Hayes says that Sweetgrass encourages a work-life balance while paying significantly above the living wage for the area. This can make a business more stable and help to ensure that product consistency and quality are maintained.
Success is a lifestyle
Growers contacted by StratCann were clear that, while a company must be run competently, there has to be an intimate relationship with the product itself, which requires significant commitment.
“For me, this isn’t a job – it’s a 24/7 lifestyle,” says Varner. “I’m in the garden on birthdays, holidays, anniversaries, to ensure the highest quality product. Everyone I know who’s succeeded has adopted this approach.”
If the market has learned anything from the experience of the large cannabis companies, it’s that when business people with no prior engagement with cannabis grow large amounts of flower, failure is likely. By comparison, it’s the smaller-scale legacy growers, many of whom were never obsessed with getting rich, who are now running stable businesses.
In the example of Sweetgrass Cannabis, a certified organic producer, 90% of the team transitioned from legacy, with the majority working together for years before legalization.
“We treat the cannabis plants with a lot of respect,” says Leclair from Sweetgrass. “The staff are also passionate about growing good local organic food, and sharing different techniques.”
The cannabis culture in the Kootenays has also contributed to Sweetgrass’s success.
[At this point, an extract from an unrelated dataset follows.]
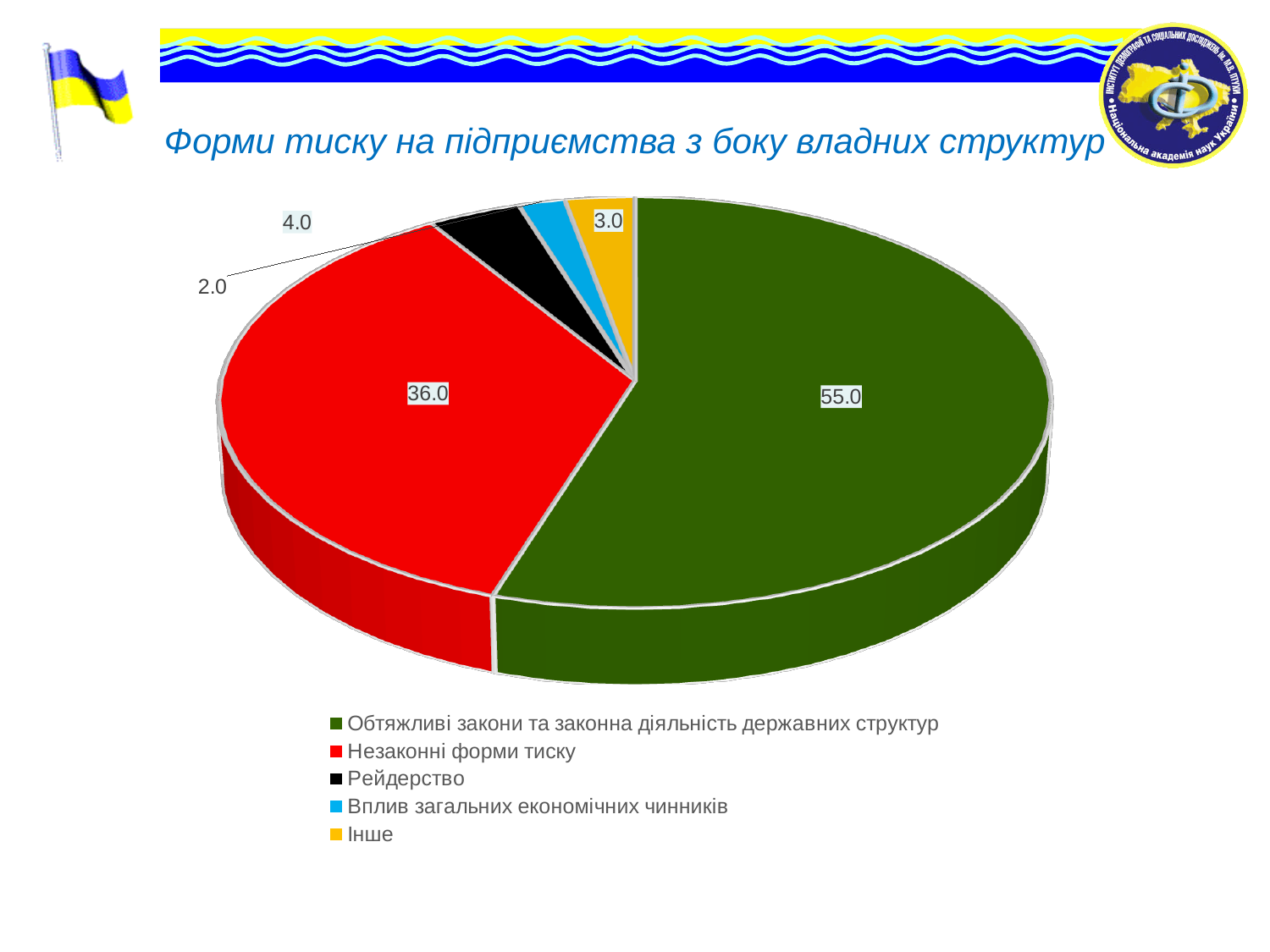
What is the title of the chart? Форми тиску на підприємства з боку владних структур What is the value for Незаконні форми тиску? 36.0 Which is larger, the value for Рейдерство or the value for Інше? Рейдерство What is the value for Рейдерство? 4.0 What is the value for Інше? 3.0 Which category has the smallest slice? Вплив загальних економічних чинників What is the value for Вплив загальних економічних чинників? 2.0 What is the difference between the values for Обтяжливі закони та законна діяльність державних структур and Незаконні форми тиску? 19.0 Which category has the largest slice? Обтяжливі закони та законна діяльність державних структур What is the value for Обтяжливі закони та законна діяльність державних структур? 55.0 What kind of chart is shown on the slide? Pie chart How many categories does the pie chart show? 5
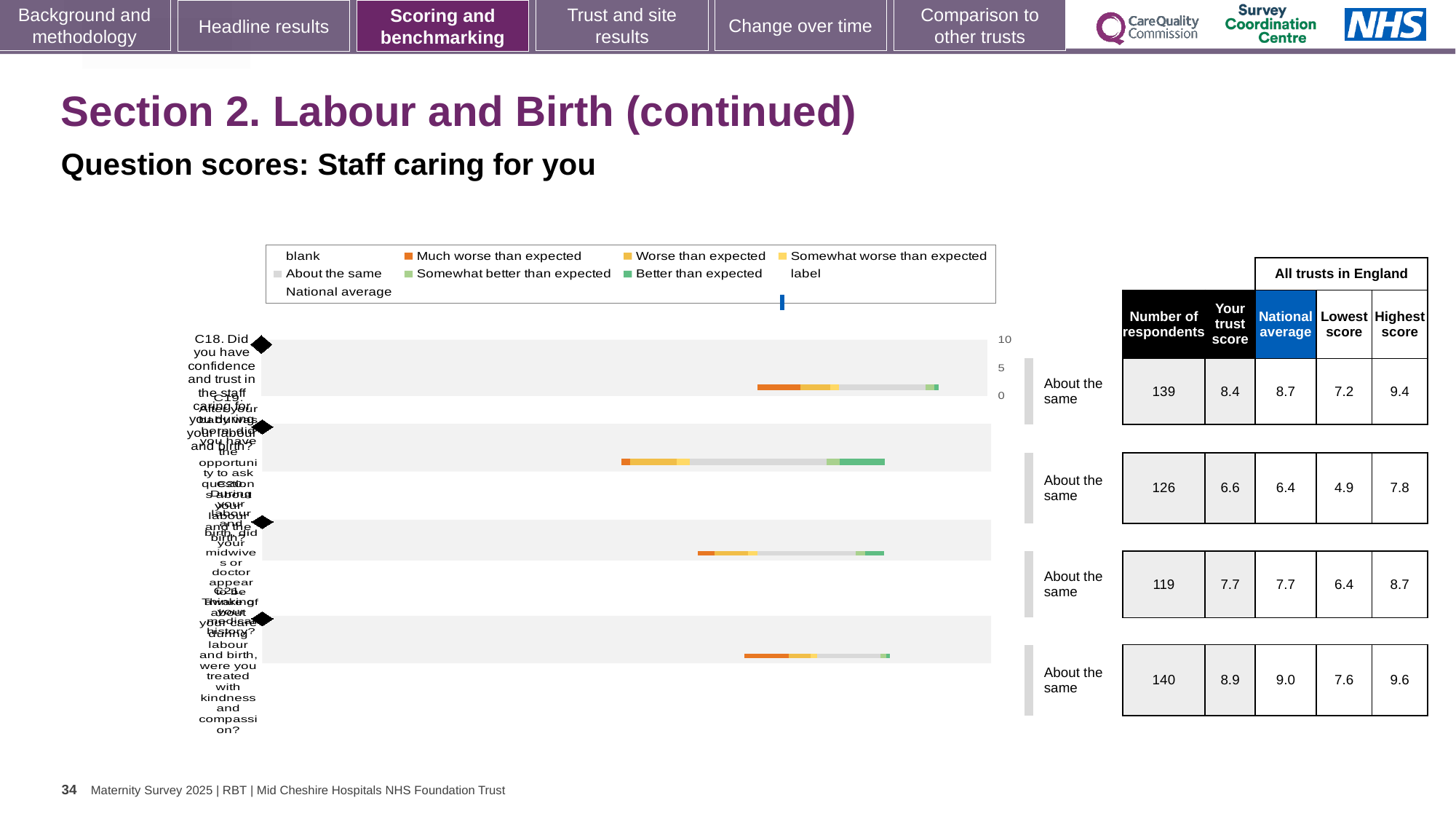
What kind of chart is shown on the slide? bar chart What is the trust score for question C19 (opportunity to ask questions about your labour and the birth)? 6.6 Which question has the lowest trust score? C19 How many questions (bars) are plotted in the chart? 4 What is the difference between the highest score and the lowest score for question C19? 2.9 Which legend entry is shown in dark orange? Much worse than expected What is the highest score across all trusts in England for question C20 (midwives or doctor aware of your medical history)? 8.7 Is the trust score for question C18 larger or smaller than the national average for C18? smaller What is the national average for question C21 (treated with kindness and compassion)? 9.0 What benchmark category is shown for question C20? About the same Which question has the highest number of respondents? C21 What is the number of respondents for question C18 (confidence and trust in the staff caring for you)? 139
“The black market was different here than in other places,” says Hayes. “The whole community benefited, and there was a collaborative rather than competitive energy. There still is…We have highly experienced cultivation and production teams because of this local culture and experience.”
“Money doesn’t grow cannabis,” says Varner. “It takes the people who have the passion for it. It’s a living thing, and every step of the process counts – one day to us is a year to a plant. You can’t just throw a plant into a room with water and lights, and expect to sell it.”
These values must be maintained to scale successfully, which can be challenging.
“We always say, ‘Before there was a cannabis industry, there was a cannabis community’, says Perron from MTL Cannabis. “It’s something we’ve always known and believed in. We started with two brothers who loved to grow one particular type of plant: cannabis. We know that wherever you go from there, the flower comes first. It’s your foundation for everything else.”
The Right Decisions
Nonetheless, to succeed in a competitive market means making some hard choices.
“We aren’t selling any 14 or 28 gram bags,” says Aubin from Smoker Farms. “The price slope is too great, and it falls on the shoulder of the grower, given that the retailers and processors aren’t expected to make the same cuts. We won’t sell weed that cheap.”
Maintaining quality isn’t always easy. It means making tough decisions that support long-term sustainability, as opposed to short-term gain.
“Our ‘reject pile’ looks like many other places’ inventory,” says Hayes from Sweetgrass. “We won’t just release any good-looking flower onto the market. It has to satisfy many criteria before we’ll consider dedicating space in the grow room.”
These kinds of decisions can be difficult in a tough economic environment. However, for those companies that have managed to stay lean while maintaining deep connections to their communities and product, success is at hand.
“At the beginning of the journey we were close to bankruptcy after the first year,” says Aubin. “Our accountant was worried for us. But after our last visit, he’s impressed with the leaps and bounds we’ve made in the business.”